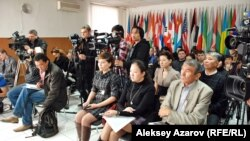 Баспасөз жиынында отырған журналистер. Алматы. (Көрнекі сурет)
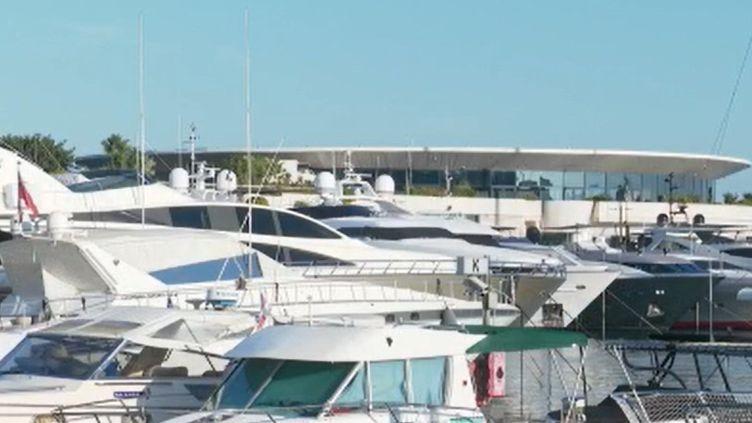 Le tourisme d'affaires est frappé de plein fouet par la crise sanitaire, comme à Cannes (Alpes-Maritimes). Les congrès, meetings et événements d'entreprises sont annulés les uns après les autres. Les professionnels du secteur s'inquiètent. (FRANCE 2)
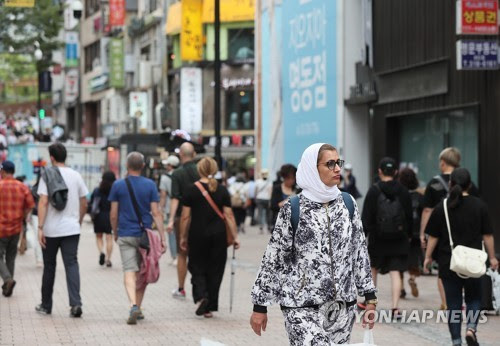 Muslim tourists spotlighted as a new customer to fill in void left by Chinese tourists in Korea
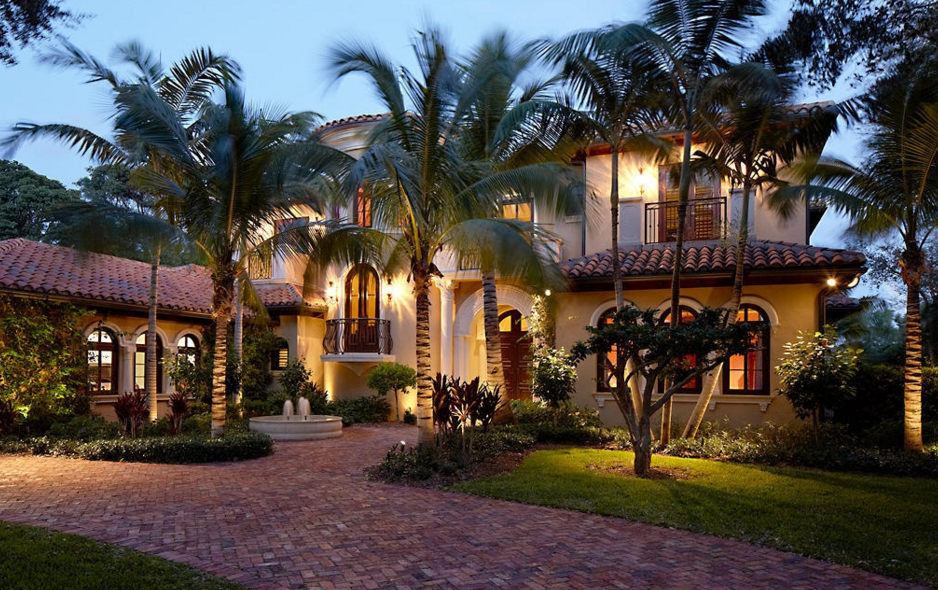 $7.495 Million Waterfront Mansion In North Palm Beach, FL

* [Exercise requirements]: Restate the whole listing above exactly, except for its images.

* [Solved problem]:
 Баспасөз жиынында отырған журналистер. Алматы. (Көрнекі сурет)
 Le tourisme d'affaires est frappé de plein fouet par la crise sanitaire, comme à Cannes (Alpes-Maritimes). Les congrès, meetings et événements d'entreprises sont annulés les uns après les autres. Les professionnels du secteur s'inquiètent. (FRANCE 2)
 Muslim tourists spotlighted as a new customer to fill in void left by Chinese tourists in Korea
 $7.495 Million Waterfront Mansion In North Palm Beach, FL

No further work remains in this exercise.